- Extrait:
C'est au pluriel, hélas ! qu'il faut parler de ces
oiseaux. Ils sont si nombreux, et on a bien plus vite fait d'énumérer les lieux
où il n'y en a pas que de compter ceux où ils se complaisent.
Des pies, il y en a presque partout : plaine, bois,
marais, les margots sont toujours présentes, jacassantes et méfiantes.
Tous, dans notre enfance, nous en avons déniché. Nous en
avons eu dans nos maisons, apprivoisées et assez sociables. Avec leur plumage
blanc et noir, leur longue queue, leur allure sautillante, elles nous ont
souvent amusés.
Lorsque j'étais enfant, j'en ai possédé une particulièrement
audacieuse. Elle allait partout dans la maison, emportant ce qui lui plaisait.
Une dame à lorgnon vint un jour faire une visite à ma mère. Cette dame était,
en outre, affligée d'un chapeau agreste sur lequel voisinaient toutes sortes de
fruits, et une hirondelle bleue y était figée sur le côté dans l'instantané
d'un vol plongeant. Ma pie allait du dossier d'une chaise à un autre. On la
chassait, elle revenait. La dame partit. Margot lui laissa descendre quelques
marches de l'escalier extérieur et se jeta soudain sur les fruits et
l'hirondelle bleue. Les lorgnons tombèrent et le chapeau devint en quelques
instants passablement dépenaillé.
Ma margot finit peu après, tuée par un voisin dont elle
attaquait les canaris en cage.
Ce fut bien fait pour elle, car les pies méritent une fin
ignominieuse.
Je crois qu'il est difficile de leur trouver quelques
qualités. À part leurs allures parfois comiques, elles ne font que du mal à
l'agriculture et au gibier.
Avant l'ouverture, je vis un jour cinq ou six pies sur un
buisson assez épais qui jacassaient avec l'animation qui leur est particulière :
elles allaient, revenaient, hochaient leurs queues. Une perdrix rouge, à
quelques mètres, rappelait sans arrêt. Je m'avançai vers le buisson. Les pies,
trop occupées, ne m'aperçurent que lorsque je fus assez près. Elles
s'égaillèrent ; la perdrix rappelait toujours. Un pouillard courut alors
dans les herbes et rejoignit sa mère. Je crois bien que je lui ai sauvé la vie.
La perdrix, qui est pourtant si courageuse pour défendre ses
petits, ne s'avançait pas. Peut-être ne voulait-elle pas abandonner ses autres
poussins ? D'ailleurs, les pies sont toujours en nombre lorsqu'elles font
un mauvais coup.

- Données de l'exercice:
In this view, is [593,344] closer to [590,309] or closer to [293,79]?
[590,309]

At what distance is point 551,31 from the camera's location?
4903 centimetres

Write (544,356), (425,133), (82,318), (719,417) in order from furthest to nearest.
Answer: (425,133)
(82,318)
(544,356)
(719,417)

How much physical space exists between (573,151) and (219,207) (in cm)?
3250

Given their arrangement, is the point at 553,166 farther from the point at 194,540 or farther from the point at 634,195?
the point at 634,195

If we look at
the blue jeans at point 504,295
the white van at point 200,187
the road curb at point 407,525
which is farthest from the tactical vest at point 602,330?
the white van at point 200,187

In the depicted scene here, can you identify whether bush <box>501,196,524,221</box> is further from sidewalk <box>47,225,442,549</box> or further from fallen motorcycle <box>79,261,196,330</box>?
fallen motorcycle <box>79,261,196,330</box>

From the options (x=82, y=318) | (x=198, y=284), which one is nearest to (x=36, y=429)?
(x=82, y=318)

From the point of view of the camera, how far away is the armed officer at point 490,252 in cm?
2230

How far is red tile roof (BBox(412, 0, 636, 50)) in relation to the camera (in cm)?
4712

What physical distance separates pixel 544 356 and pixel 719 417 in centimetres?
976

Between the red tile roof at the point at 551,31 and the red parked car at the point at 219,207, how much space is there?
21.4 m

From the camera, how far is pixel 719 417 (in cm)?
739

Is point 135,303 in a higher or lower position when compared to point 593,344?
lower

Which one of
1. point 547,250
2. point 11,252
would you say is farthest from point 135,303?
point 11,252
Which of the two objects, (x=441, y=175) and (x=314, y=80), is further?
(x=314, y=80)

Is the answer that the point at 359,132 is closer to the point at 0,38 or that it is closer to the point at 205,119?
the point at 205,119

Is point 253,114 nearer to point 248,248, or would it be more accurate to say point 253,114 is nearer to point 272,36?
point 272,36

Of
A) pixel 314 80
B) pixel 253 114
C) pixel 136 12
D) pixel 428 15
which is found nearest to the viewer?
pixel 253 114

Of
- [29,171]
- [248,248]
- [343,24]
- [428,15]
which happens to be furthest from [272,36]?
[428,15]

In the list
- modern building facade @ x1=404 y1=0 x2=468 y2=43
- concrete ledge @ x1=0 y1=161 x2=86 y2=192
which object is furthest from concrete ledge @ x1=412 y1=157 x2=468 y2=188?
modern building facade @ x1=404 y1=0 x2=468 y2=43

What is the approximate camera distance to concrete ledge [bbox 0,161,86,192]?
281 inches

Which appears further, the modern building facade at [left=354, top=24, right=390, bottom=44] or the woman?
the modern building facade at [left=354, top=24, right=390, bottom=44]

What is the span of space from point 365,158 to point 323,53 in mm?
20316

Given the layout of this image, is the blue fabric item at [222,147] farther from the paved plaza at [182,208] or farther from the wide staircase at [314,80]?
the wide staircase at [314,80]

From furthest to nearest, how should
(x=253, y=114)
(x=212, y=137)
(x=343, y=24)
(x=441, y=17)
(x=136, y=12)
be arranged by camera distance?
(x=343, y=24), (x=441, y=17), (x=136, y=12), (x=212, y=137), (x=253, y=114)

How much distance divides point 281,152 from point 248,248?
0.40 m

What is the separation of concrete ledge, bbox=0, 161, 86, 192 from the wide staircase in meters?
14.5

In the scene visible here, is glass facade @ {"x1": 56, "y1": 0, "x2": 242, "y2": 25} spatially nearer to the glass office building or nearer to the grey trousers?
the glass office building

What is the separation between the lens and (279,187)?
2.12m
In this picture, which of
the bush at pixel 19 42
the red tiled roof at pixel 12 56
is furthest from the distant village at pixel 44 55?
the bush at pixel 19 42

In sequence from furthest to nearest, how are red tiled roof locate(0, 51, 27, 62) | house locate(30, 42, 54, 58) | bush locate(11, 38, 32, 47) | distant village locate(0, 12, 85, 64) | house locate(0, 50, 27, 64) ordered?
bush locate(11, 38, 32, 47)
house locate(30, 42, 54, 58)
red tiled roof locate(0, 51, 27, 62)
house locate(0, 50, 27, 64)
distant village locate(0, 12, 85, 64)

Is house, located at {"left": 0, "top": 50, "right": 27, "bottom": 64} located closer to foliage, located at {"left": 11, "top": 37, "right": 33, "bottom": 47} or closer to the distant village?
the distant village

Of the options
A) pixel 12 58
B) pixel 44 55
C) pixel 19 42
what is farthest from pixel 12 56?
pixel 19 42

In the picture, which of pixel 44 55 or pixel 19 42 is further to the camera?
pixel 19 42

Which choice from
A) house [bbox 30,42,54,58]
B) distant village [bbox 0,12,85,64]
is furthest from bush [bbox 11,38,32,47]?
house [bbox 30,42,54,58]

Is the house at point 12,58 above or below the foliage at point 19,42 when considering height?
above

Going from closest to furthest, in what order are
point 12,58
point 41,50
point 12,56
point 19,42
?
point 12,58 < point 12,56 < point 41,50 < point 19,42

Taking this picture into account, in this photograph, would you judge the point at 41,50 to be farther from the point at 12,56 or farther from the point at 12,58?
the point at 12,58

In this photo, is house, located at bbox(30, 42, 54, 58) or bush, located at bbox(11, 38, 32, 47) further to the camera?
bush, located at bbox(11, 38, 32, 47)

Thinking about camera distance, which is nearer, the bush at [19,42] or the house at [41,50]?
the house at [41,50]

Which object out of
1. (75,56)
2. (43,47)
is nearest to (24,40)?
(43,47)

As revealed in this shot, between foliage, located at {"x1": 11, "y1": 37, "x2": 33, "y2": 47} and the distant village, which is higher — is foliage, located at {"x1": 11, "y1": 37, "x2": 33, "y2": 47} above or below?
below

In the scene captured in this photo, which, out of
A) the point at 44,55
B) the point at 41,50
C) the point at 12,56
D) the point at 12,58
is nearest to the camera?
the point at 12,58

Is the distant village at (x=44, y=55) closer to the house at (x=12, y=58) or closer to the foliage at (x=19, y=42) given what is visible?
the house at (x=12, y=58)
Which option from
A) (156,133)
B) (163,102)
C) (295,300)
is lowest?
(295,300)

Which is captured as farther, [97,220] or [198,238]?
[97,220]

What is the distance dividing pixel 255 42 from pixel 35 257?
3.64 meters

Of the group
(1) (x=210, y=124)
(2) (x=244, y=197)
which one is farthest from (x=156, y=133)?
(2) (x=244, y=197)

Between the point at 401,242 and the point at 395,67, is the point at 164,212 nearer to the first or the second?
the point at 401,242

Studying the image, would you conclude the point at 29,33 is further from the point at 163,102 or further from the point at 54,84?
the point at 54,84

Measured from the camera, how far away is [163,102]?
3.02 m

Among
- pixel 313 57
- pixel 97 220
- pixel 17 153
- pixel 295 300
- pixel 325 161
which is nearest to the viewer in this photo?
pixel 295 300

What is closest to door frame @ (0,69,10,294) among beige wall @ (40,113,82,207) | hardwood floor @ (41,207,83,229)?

- Consignes:
A. Pouvez-vous résumer l'extrait sur les pies en deux phrases ?
B. Quelles lignes des entrées contiennent le mot "would" ? Recopiez-les toutes.

- Corrigés:
A. Les pies sont des oiseaux nombreux, présents presque partout, auxquels il est difficile de trouver des qualités puisqu'elles ne font que du mal à l'agriculture et au gibier. L'extrait raconte aussi comment une pie possédée dans l'enfance saccagea le chapeau d'une visiteuse avant d'être tuée par un voisin, puis comment des pies dispersées près d'un buisson laissèrent un pouillard rejoindre sa mère.

B.
would you say is farthest from point 135,303?
Is point 253,114 nearer to point 248,248, or would it be more accurate to say point 253,114 is nearer to point 272,36?
Taking this picture into account, in this photograph, would you judge the point at 41,50 to be farther from the point at 12,56 or farther from the point at 12,58?
Studying the image, would you conclude the point at 29,33 is further from the point at 163,102 or further from the point at 54,84?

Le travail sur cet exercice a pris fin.